# Arkansas Guided White River Trout fishing trips



## Capps Guide Service Inc.

Our weather is cold in North Arkansas today but the trout fishing remains good on the White River. If anyone is looking for a fishing trip get away we are offering a 20% discount on Lodging and guided fishing trips through the end of January 2017


----------



## Capps Guide Service Inc.

*Nice Brown Trout caught last week*

The cold weather slows down the crowds in December but the Brown Trout are still biting this time of year. This nice pre-spawn fish was caught and released after netting.


----------



## Zeitgeist

Glad to see you on the board. My parents lived in Mountain Home for more than 15 years. To this day, I still make an annual pilgrimage to fish the White. Need to look you up next year. Is it true that fishing for browns with crawfish is the equivalent of fishing for speckled trout with croaker on the coast? Ha ha!


----------



## Aggieross05

we fished with crawfish tails on the White and destroyed the trout...It was great


----------



## gotmuddy

I love it here. I work in mountain home. Its funny how things work. Yall travel here to fish, I travel there.


----------



## Capps Guide Service Inc.

Pretty close, we use the peeled crawfish tail but also the whole crawfish when fishing for the trophy fish!


----------



## Capps Guide Service Inc.

*Using Crawfish foe Trout on Arkansas White River*

You need to come up and stay with us at our Lodge, The Fisherman's Lodge and I will show you how to rig a whole crawfish for big brown trout.

Its a lot of fun!


----------



## Capps Guide Service Inc.

*Cradfish tail for bait*

This brown was from a peeled out crawfish tail !http://2coolfishing.com/ttmbforum/picture.php?albumid=10329&pictureid=87641


----------



## JimD

You could have a problem with the Crawfish fishing with the people on this board.
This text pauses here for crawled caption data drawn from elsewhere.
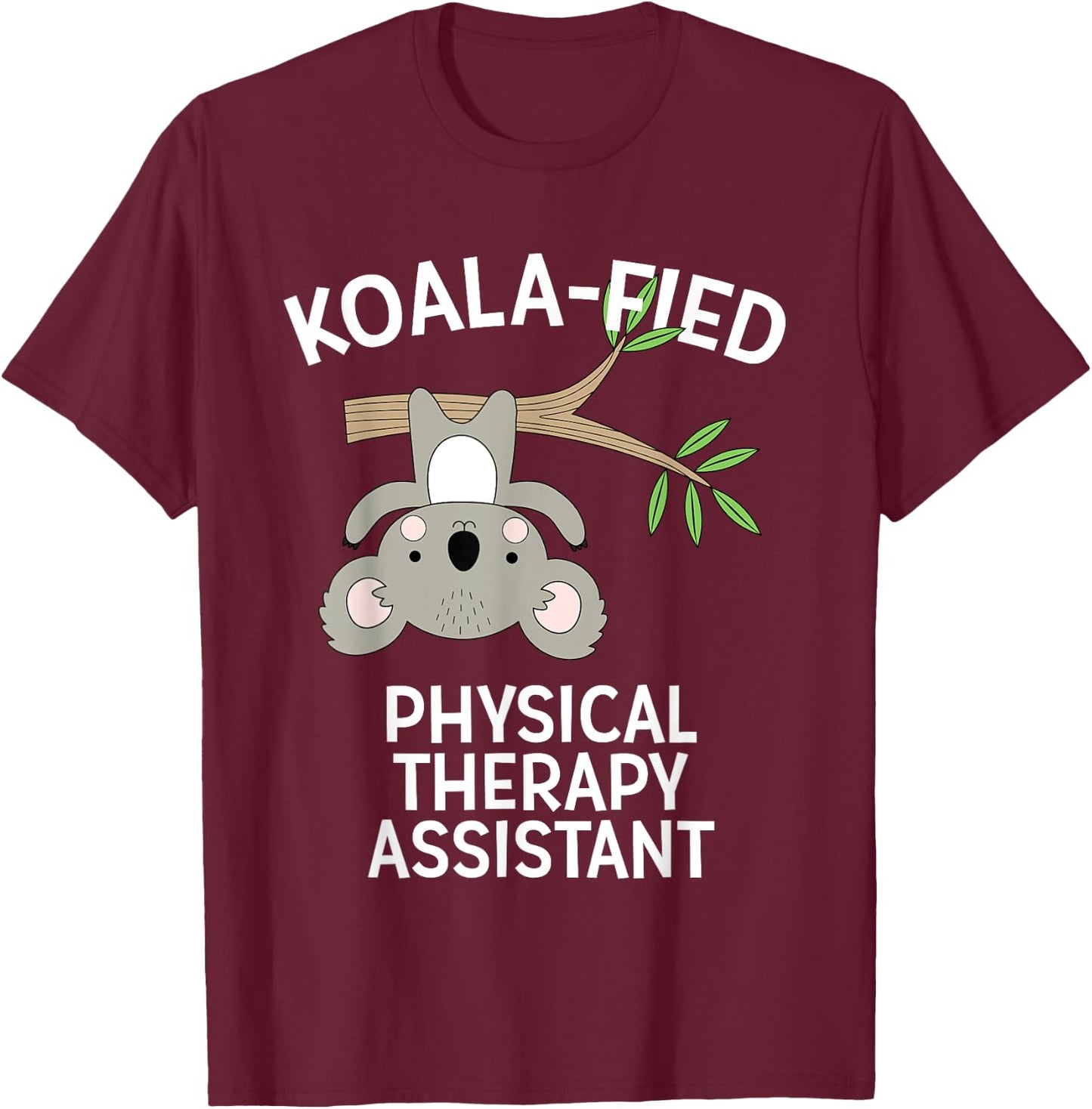 Cute Koala Physical Therapy Assistant PT Pun Gift T-Shirt - T-Shirt | Maroon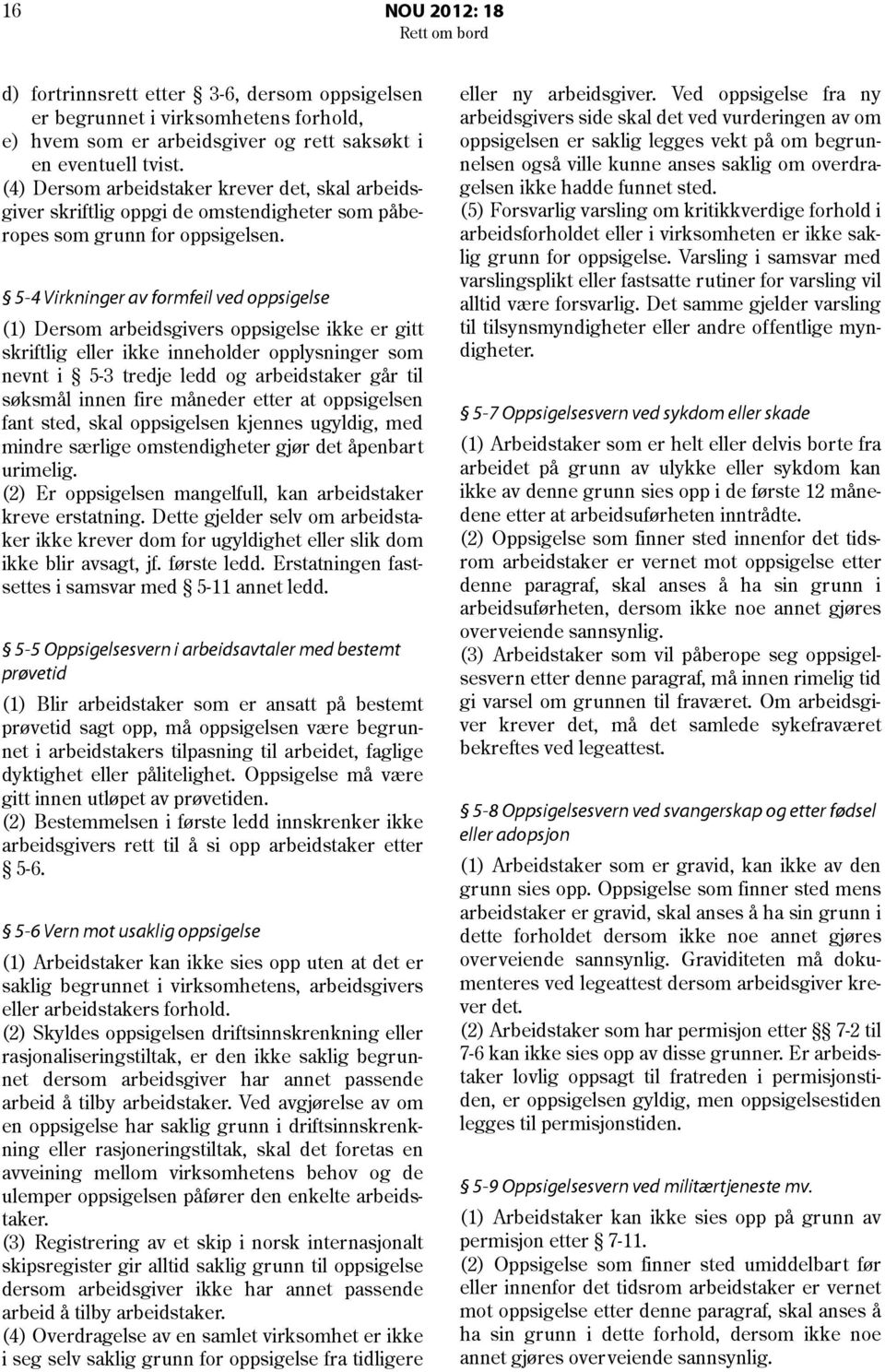 5-4 Virkninger av formfeil ved oppsigelse (1) Dersom arbeidsgivers oppsigelse ikke er gitt skriftlig eller ikke inneholder opplysninger som nevnt i 5-3 tredje ledd og arbeidstaker går til søksmål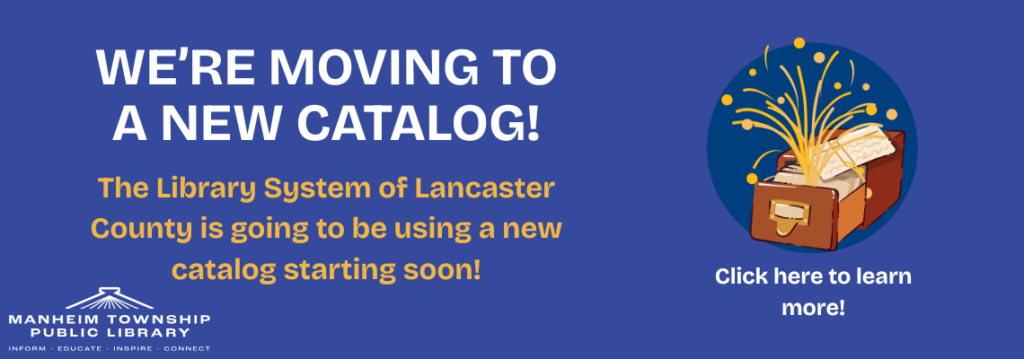 We're moving to a new catalog. The Library System of Lancaster County is going to be using a new catalog starting soon! Click here to learn more.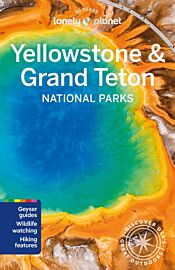Lonely Planet - Guide (en anglais) - Yellowstone & Grand Teton national parks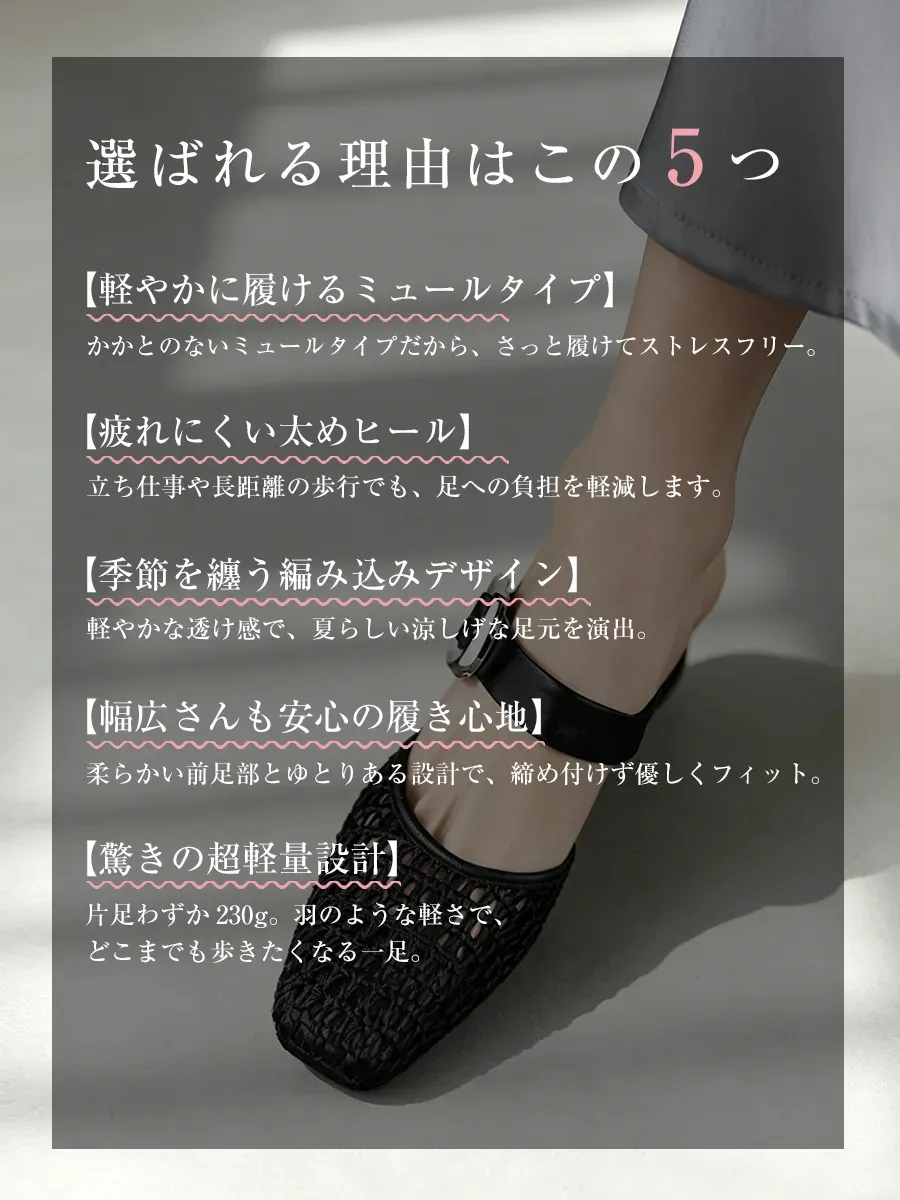 このミュールサンダルが選ばれる5つの理由。①さっと履けるミュールタイプ、②疲れにくい太ヒール、③夏らしい編み込みデザイン、④幅広さんも安心の履き心地、⑤驚きの超軽量設計（片足230g）。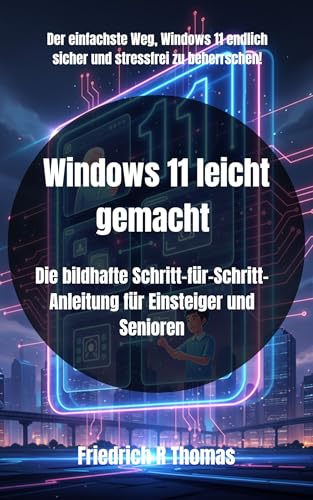 Windows 11 leicht gemacht : Die bildhafte Schritt-für-Schritt-Anleitung für Einsteiger und Senioren (German Edition)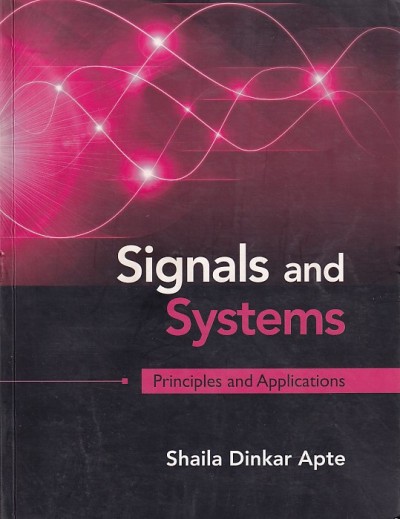 SIGNALS AND SYSTEMS | SHAILA DINKAR APTE | Cambridge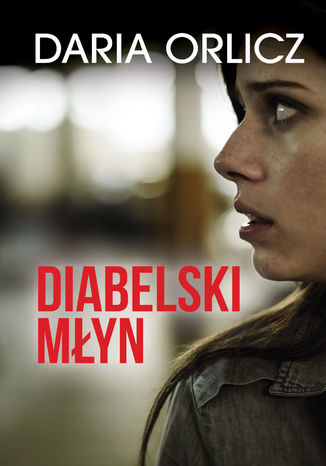 Diabelski myn Daria Orlicz - okadka audiobooks CD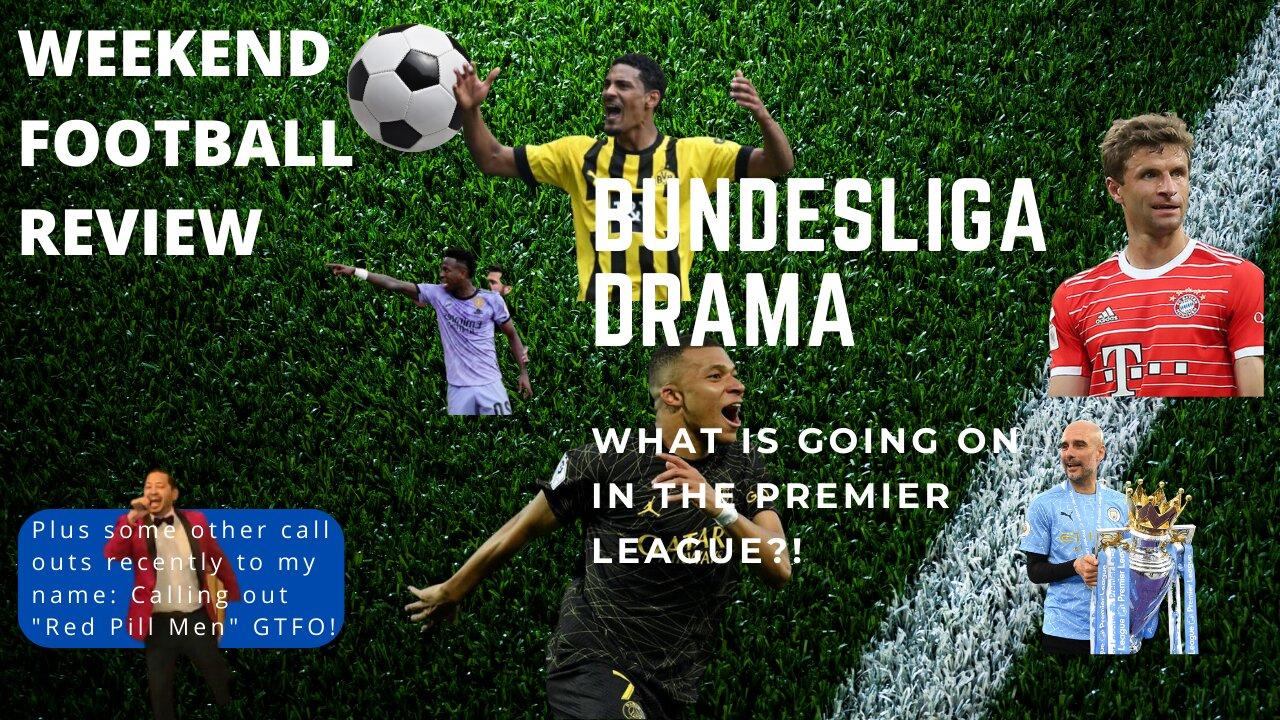 WEEKEND SOCCER REVIEW: GERMAN DRAMA - UNEXPECTED RESULTS - PLUS: RED PILL IDIOTS?!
Most of the board will eat the crawfish instead of put it on the hook.


----------



## lesmcdonald

*White River*

"Solitude" A water color painting I did several years ago on the White River. I do have giclee reproductions available


----------



## gotmuddy

JimD said:


> You could have a problem with the Crawfish fishing with the people on this board.
> 
> Most of the board will eat the crawfish instead of put it on the hook.


they taste better than what your catching lol


----------



## Capps Guide Service Inc.

Sometimes I do have to keep a close eye on the bait


----------



## Capps Guide Service Inc.

That is a beautiful painting! What size is the reproduction and what is the cost to order one?


----------



## Capps Guide Service Inc.

*White River Guided Fishing trips in Arkansas*

We finished up the month of December 2016 with lots of rainbow trout caught and some nice brown trout as well. Looking forward to the New Year and all of the fish it will bring. The river level is low now on Arkansas White River and the trout are hitting many various things. Fly fishing has been good with midges, beads and egg patterns.


----------



## lesmcdonald

*"Soliotude"*

10: x 16-1/2" 
$450 framed


----------